◆ EXTRACTO DE PÁGINA
El lugar, fuera de lo común, fue elegido porque su acústica era adecuada para la prueba. Tres días antes, el genio violinista había dado un concierto en un teatro de Boston (las entradas, cuyo precio promedio era de cien dólares, fueron completamente agotadas); la noche anterior al experimento, Bell había ejecutado su música en un vestíbulo de la Biblioteca del Congreso estadounidense. Joshua accedió a participar sin saber lo que ocurriría.
En la madrugada invernal del viernes 12 de octubre de 2007, se puso una remera y un gorro de béisbol como si fuese un músico callejero, y se dirigió hacia la estación del metro en un taxi (a tres cuadras de su alojamiento, para evitar que su violín se enfriara); una vez ubicado, procedió a tocar su Stradivarius en el hall de la estación durante la hora de mayor tráfico de personas, elegida para realizar el experimento.

◆ INSTRUCCIONES A SEGUIR
Responda con datos del extracto sobre el violinista en la estación del metro:
(a) ¿Por qué se eligió el lugar de la prueba?
(b) ¿Cuál era el precio promedio de las entradas para el concierto en Boston?
(c) ¿En qué medio de transporte se dirigió Bell hacia la estación?

◆ DATOS REGISTRADOS
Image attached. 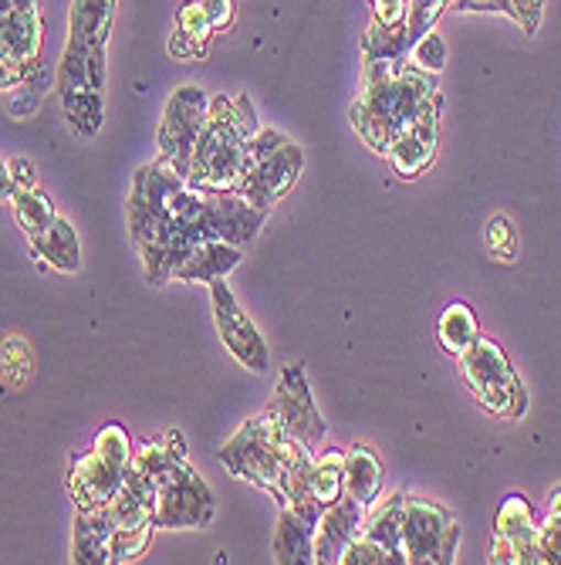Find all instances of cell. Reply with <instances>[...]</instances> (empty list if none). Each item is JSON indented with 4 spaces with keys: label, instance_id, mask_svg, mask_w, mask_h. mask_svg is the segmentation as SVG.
Masks as SVG:
<instances>
[{
    "label": "cell",
    "instance_id": "obj_22",
    "mask_svg": "<svg viewBox=\"0 0 561 565\" xmlns=\"http://www.w3.org/2000/svg\"><path fill=\"white\" fill-rule=\"evenodd\" d=\"M402 501L406 494L396 491L389 498H376L369 508H366V522H363V532L369 542H376L379 548L389 552L392 565H402Z\"/></svg>",
    "mask_w": 561,
    "mask_h": 565
},
{
    "label": "cell",
    "instance_id": "obj_1",
    "mask_svg": "<svg viewBox=\"0 0 561 565\" xmlns=\"http://www.w3.org/2000/svg\"><path fill=\"white\" fill-rule=\"evenodd\" d=\"M126 217L149 285L163 288L199 241L244 247L261 234L268 214L250 207L240 193L196 186L180 167L160 157L136 170Z\"/></svg>",
    "mask_w": 561,
    "mask_h": 565
},
{
    "label": "cell",
    "instance_id": "obj_2",
    "mask_svg": "<svg viewBox=\"0 0 561 565\" xmlns=\"http://www.w3.org/2000/svg\"><path fill=\"white\" fill-rule=\"evenodd\" d=\"M312 457L304 444H298L271 414L247 417L237 434L220 447V465L240 478L265 488L278 504H294L304 511H322L309 494V471Z\"/></svg>",
    "mask_w": 561,
    "mask_h": 565
},
{
    "label": "cell",
    "instance_id": "obj_19",
    "mask_svg": "<svg viewBox=\"0 0 561 565\" xmlns=\"http://www.w3.org/2000/svg\"><path fill=\"white\" fill-rule=\"evenodd\" d=\"M240 262H244V247H237L230 241H199L183 258V265L176 268L173 281L211 285L217 278H227Z\"/></svg>",
    "mask_w": 561,
    "mask_h": 565
},
{
    "label": "cell",
    "instance_id": "obj_30",
    "mask_svg": "<svg viewBox=\"0 0 561 565\" xmlns=\"http://www.w3.org/2000/svg\"><path fill=\"white\" fill-rule=\"evenodd\" d=\"M34 376V352L24 335L0 339V383L11 390H24Z\"/></svg>",
    "mask_w": 561,
    "mask_h": 565
},
{
    "label": "cell",
    "instance_id": "obj_23",
    "mask_svg": "<svg viewBox=\"0 0 561 565\" xmlns=\"http://www.w3.org/2000/svg\"><path fill=\"white\" fill-rule=\"evenodd\" d=\"M214 24L207 18V11H203L199 0H190V4L180 8V18H176V28L170 34V55L173 58H203L207 55V44L214 38Z\"/></svg>",
    "mask_w": 561,
    "mask_h": 565
},
{
    "label": "cell",
    "instance_id": "obj_4",
    "mask_svg": "<svg viewBox=\"0 0 561 565\" xmlns=\"http://www.w3.org/2000/svg\"><path fill=\"white\" fill-rule=\"evenodd\" d=\"M440 95L436 75L420 72L413 62L399 65L382 78L363 82V95L352 106V126L363 136V142L386 157L392 139L410 126L430 98Z\"/></svg>",
    "mask_w": 561,
    "mask_h": 565
},
{
    "label": "cell",
    "instance_id": "obj_5",
    "mask_svg": "<svg viewBox=\"0 0 561 565\" xmlns=\"http://www.w3.org/2000/svg\"><path fill=\"white\" fill-rule=\"evenodd\" d=\"M304 170V152L298 142L281 136L278 129L261 126L250 139V167L237 186V193L265 214H271L278 203L294 190Z\"/></svg>",
    "mask_w": 561,
    "mask_h": 565
},
{
    "label": "cell",
    "instance_id": "obj_9",
    "mask_svg": "<svg viewBox=\"0 0 561 565\" xmlns=\"http://www.w3.org/2000/svg\"><path fill=\"white\" fill-rule=\"evenodd\" d=\"M461 545V522L450 508L406 494L402 501V558L410 565H450Z\"/></svg>",
    "mask_w": 561,
    "mask_h": 565
},
{
    "label": "cell",
    "instance_id": "obj_31",
    "mask_svg": "<svg viewBox=\"0 0 561 565\" xmlns=\"http://www.w3.org/2000/svg\"><path fill=\"white\" fill-rule=\"evenodd\" d=\"M410 62H413L420 72H427V75H440V72H443V65H446V41H443V34H440L436 28H430V31L410 47Z\"/></svg>",
    "mask_w": 561,
    "mask_h": 565
},
{
    "label": "cell",
    "instance_id": "obj_8",
    "mask_svg": "<svg viewBox=\"0 0 561 565\" xmlns=\"http://www.w3.org/2000/svg\"><path fill=\"white\" fill-rule=\"evenodd\" d=\"M152 484H157V498H152L157 529L190 532V529H207L217 519V498L211 484L193 471L190 457L176 460L160 478H152Z\"/></svg>",
    "mask_w": 561,
    "mask_h": 565
},
{
    "label": "cell",
    "instance_id": "obj_18",
    "mask_svg": "<svg viewBox=\"0 0 561 565\" xmlns=\"http://www.w3.org/2000/svg\"><path fill=\"white\" fill-rule=\"evenodd\" d=\"M322 511H304L294 504H281V519L274 529V562L309 565L315 562V525Z\"/></svg>",
    "mask_w": 561,
    "mask_h": 565
},
{
    "label": "cell",
    "instance_id": "obj_40",
    "mask_svg": "<svg viewBox=\"0 0 561 565\" xmlns=\"http://www.w3.org/2000/svg\"><path fill=\"white\" fill-rule=\"evenodd\" d=\"M548 501H551V508H554V511H561V488H554Z\"/></svg>",
    "mask_w": 561,
    "mask_h": 565
},
{
    "label": "cell",
    "instance_id": "obj_35",
    "mask_svg": "<svg viewBox=\"0 0 561 565\" xmlns=\"http://www.w3.org/2000/svg\"><path fill=\"white\" fill-rule=\"evenodd\" d=\"M410 0H373V21L382 28H406Z\"/></svg>",
    "mask_w": 561,
    "mask_h": 565
},
{
    "label": "cell",
    "instance_id": "obj_28",
    "mask_svg": "<svg viewBox=\"0 0 561 565\" xmlns=\"http://www.w3.org/2000/svg\"><path fill=\"white\" fill-rule=\"evenodd\" d=\"M62 106H65L68 126H72L82 139L98 136L101 119H106V102H101V92H95V88L62 92Z\"/></svg>",
    "mask_w": 561,
    "mask_h": 565
},
{
    "label": "cell",
    "instance_id": "obj_27",
    "mask_svg": "<svg viewBox=\"0 0 561 565\" xmlns=\"http://www.w3.org/2000/svg\"><path fill=\"white\" fill-rule=\"evenodd\" d=\"M309 494L319 508H328L345 494V450L332 447V450H322L312 457Z\"/></svg>",
    "mask_w": 561,
    "mask_h": 565
},
{
    "label": "cell",
    "instance_id": "obj_25",
    "mask_svg": "<svg viewBox=\"0 0 561 565\" xmlns=\"http://www.w3.org/2000/svg\"><path fill=\"white\" fill-rule=\"evenodd\" d=\"M345 494L366 508L382 494V465L376 450L366 444H355L345 450Z\"/></svg>",
    "mask_w": 561,
    "mask_h": 565
},
{
    "label": "cell",
    "instance_id": "obj_12",
    "mask_svg": "<svg viewBox=\"0 0 561 565\" xmlns=\"http://www.w3.org/2000/svg\"><path fill=\"white\" fill-rule=\"evenodd\" d=\"M211 298H214V322L220 332V342L237 363L250 373H265L271 366V349L261 335V329L253 326V319L240 308L237 295L227 288V278L211 281Z\"/></svg>",
    "mask_w": 561,
    "mask_h": 565
},
{
    "label": "cell",
    "instance_id": "obj_21",
    "mask_svg": "<svg viewBox=\"0 0 561 565\" xmlns=\"http://www.w3.org/2000/svg\"><path fill=\"white\" fill-rule=\"evenodd\" d=\"M119 0H72L68 18V44L72 47H106L112 34V21Z\"/></svg>",
    "mask_w": 561,
    "mask_h": 565
},
{
    "label": "cell",
    "instance_id": "obj_3",
    "mask_svg": "<svg viewBox=\"0 0 561 565\" xmlns=\"http://www.w3.org/2000/svg\"><path fill=\"white\" fill-rule=\"evenodd\" d=\"M258 129L261 122L247 95H211V116L193 146L186 177L196 186L237 193L250 167V139Z\"/></svg>",
    "mask_w": 561,
    "mask_h": 565
},
{
    "label": "cell",
    "instance_id": "obj_39",
    "mask_svg": "<svg viewBox=\"0 0 561 565\" xmlns=\"http://www.w3.org/2000/svg\"><path fill=\"white\" fill-rule=\"evenodd\" d=\"M14 196V177H11V163L0 160V203H11Z\"/></svg>",
    "mask_w": 561,
    "mask_h": 565
},
{
    "label": "cell",
    "instance_id": "obj_24",
    "mask_svg": "<svg viewBox=\"0 0 561 565\" xmlns=\"http://www.w3.org/2000/svg\"><path fill=\"white\" fill-rule=\"evenodd\" d=\"M75 88H106V47H72L65 44V55L58 65V92Z\"/></svg>",
    "mask_w": 561,
    "mask_h": 565
},
{
    "label": "cell",
    "instance_id": "obj_34",
    "mask_svg": "<svg viewBox=\"0 0 561 565\" xmlns=\"http://www.w3.org/2000/svg\"><path fill=\"white\" fill-rule=\"evenodd\" d=\"M342 565H392V558H389L386 548H379L366 535H355V542L342 555Z\"/></svg>",
    "mask_w": 561,
    "mask_h": 565
},
{
    "label": "cell",
    "instance_id": "obj_20",
    "mask_svg": "<svg viewBox=\"0 0 561 565\" xmlns=\"http://www.w3.org/2000/svg\"><path fill=\"white\" fill-rule=\"evenodd\" d=\"M28 241H31V254L41 262V268L62 271V275H75L82 268V244H78L72 221L55 217L41 234H34Z\"/></svg>",
    "mask_w": 561,
    "mask_h": 565
},
{
    "label": "cell",
    "instance_id": "obj_6",
    "mask_svg": "<svg viewBox=\"0 0 561 565\" xmlns=\"http://www.w3.org/2000/svg\"><path fill=\"white\" fill-rule=\"evenodd\" d=\"M456 366H461L464 383L471 386L474 399L487 409V414H494L500 420L525 417L528 390H525L518 370L511 366V359H507V352L494 339L481 335L461 359H456Z\"/></svg>",
    "mask_w": 561,
    "mask_h": 565
},
{
    "label": "cell",
    "instance_id": "obj_26",
    "mask_svg": "<svg viewBox=\"0 0 561 565\" xmlns=\"http://www.w3.org/2000/svg\"><path fill=\"white\" fill-rule=\"evenodd\" d=\"M436 339L443 345V352L461 359L477 339H481V319L467 301H450L443 308V316L436 322Z\"/></svg>",
    "mask_w": 561,
    "mask_h": 565
},
{
    "label": "cell",
    "instance_id": "obj_14",
    "mask_svg": "<svg viewBox=\"0 0 561 565\" xmlns=\"http://www.w3.org/2000/svg\"><path fill=\"white\" fill-rule=\"evenodd\" d=\"M538 515L525 494H507L490 539V562L497 565H541L538 558Z\"/></svg>",
    "mask_w": 561,
    "mask_h": 565
},
{
    "label": "cell",
    "instance_id": "obj_38",
    "mask_svg": "<svg viewBox=\"0 0 561 565\" xmlns=\"http://www.w3.org/2000/svg\"><path fill=\"white\" fill-rule=\"evenodd\" d=\"M453 8H464V11H500V14L511 18L507 0H453Z\"/></svg>",
    "mask_w": 561,
    "mask_h": 565
},
{
    "label": "cell",
    "instance_id": "obj_33",
    "mask_svg": "<svg viewBox=\"0 0 561 565\" xmlns=\"http://www.w3.org/2000/svg\"><path fill=\"white\" fill-rule=\"evenodd\" d=\"M538 558L541 562H558L561 565V511H548V519L538 522Z\"/></svg>",
    "mask_w": 561,
    "mask_h": 565
},
{
    "label": "cell",
    "instance_id": "obj_11",
    "mask_svg": "<svg viewBox=\"0 0 561 565\" xmlns=\"http://www.w3.org/2000/svg\"><path fill=\"white\" fill-rule=\"evenodd\" d=\"M211 116V95L199 85H180L173 88L166 113L160 122V157L170 160L173 167H180L183 173H190V157L193 146L207 126Z\"/></svg>",
    "mask_w": 561,
    "mask_h": 565
},
{
    "label": "cell",
    "instance_id": "obj_13",
    "mask_svg": "<svg viewBox=\"0 0 561 565\" xmlns=\"http://www.w3.org/2000/svg\"><path fill=\"white\" fill-rule=\"evenodd\" d=\"M268 414L309 450H319L325 440V417L312 396V386L304 380L301 366L281 370V380L274 386V396L268 403Z\"/></svg>",
    "mask_w": 561,
    "mask_h": 565
},
{
    "label": "cell",
    "instance_id": "obj_17",
    "mask_svg": "<svg viewBox=\"0 0 561 565\" xmlns=\"http://www.w3.org/2000/svg\"><path fill=\"white\" fill-rule=\"evenodd\" d=\"M72 562L75 565H112V511H109V504L75 511Z\"/></svg>",
    "mask_w": 561,
    "mask_h": 565
},
{
    "label": "cell",
    "instance_id": "obj_15",
    "mask_svg": "<svg viewBox=\"0 0 561 565\" xmlns=\"http://www.w3.org/2000/svg\"><path fill=\"white\" fill-rule=\"evenodd\" d=\"M440 116H443V92L436 98H430L423 106V113L392 139L386 160L392 163L396 177L417 180L420 173H427L433 167L436 139H440Z\"/></svg>",
    "mask_w": 561,
    "mask_h": 565
},
{
    "label": "cell",
    "instance_id": "obj_29",
    "mask_svg": "<svg viewBox=\"0 0 561 565\" xmlns=\"http://www.w3.org/2000/svg\"><path fill=\"white\" fill-rule=\"evenodd\" d=\"M11 207H14V221L18 227L34 237L41 234L51 221L58 217V207H55V200H51L41 186H28V190H14L11 196Z\"/></svg>",
    "mask_w": 561,
    "mask_h": 565
},
{
    "label": "cell",
    "instance_id": "obj_7",
    "mask_svg": "<svg viewBox=\"0 0 561 565\" xmlns=\"http://www.w3.org/2000/svg\"><path fill=\"white\" fill-rule=\"evenodd\" d=\"M132 437L122 424H106L95 440L91 450L75 457V465L68 471V494L78 508H98L109 504L122 484V475L132 460Z\"/></svg>",
    "mask_w": 561,
    "mask_h": 565
},
{
    "label": "cell",
    "instance_id": "obj_10",
    "mask_svg": "<svg viewBox=\"0 0 561 565\" xmlns=\"http://www.w3.org/2000/svg\"><path fill=\"white\" fill-rule=\"evenodd\" d=\"M44 18L37 0H0V88H18L41 65Z\"/></svg>",
    "mask_w": 561,
    "mask_h": 565
},
{
    "label": "cell",
    "instance_id": "obj_37",
    "mask_svg": "<svg viewBox=\"0 0 561 565\" xmlns=\"http://www.w3.org/2000/svg\"><path fill=\"white\" fill-rule=\"evenodd\" d=\"M11 177H14V190L41 186V183H37V170H34L28 160H11Z\"/></svg>",
    "mask_w": 561,
    "mask_h": 565
},
{
    "label": "cell",
    "instance_id": "obj_32",
    "mask_svg": "<svg viewBox=\"0 0 561 565\" xmlns=\"http://www.w3.org/2000/svg\"><path fill=\"white\" fill-rule=\"evenodd\" d=\"M487 250H490V258H497L504 265L515 262V254H518V227L507 221L504 214H497L487 224Z\"/></svg>",
    "mask_w": 561,
    "mask_h": 565
},
{
    "label": "cell",
    "instance_id": "obj_36",
    "mask_svg": "<svg viewBox=\"0 0 561 565\" xmlns=\"http://www.w3.org/2000/svg\"><path fill=\"white\" fill-rule=\"evenodd\" d=\"M507 8H511V18H515L528 34L538 31L541 11H544V0H507Z\"/></svg>",
    "mask_w": 561,
    "mask_h": 565
},
{
    "label": "cell",
    "instance_id": "obj_16",
    "mask_svg": "<svg viewBox=\"0 0 561 565\" xmlns=\"http://www.w3.org/2000/svg\"><path fill=\"white\" fill-rule=\"evenodd\" d=\"M363 522H366V504H359L348 494H342L335 504L322 508L319 525H315V562H322V565L342 562L345 548L363 532Z\"/></svg>",
    "mask_w": 561,
    "mask_h": 565
}]
</instances>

◆ EN RESPUESTA
(a) Se eligió porque su acústica era adecuada para la prueba.
(b) El precio promedio era de cien dólares.
(c) Se dirigió hacia la estación en un taxi.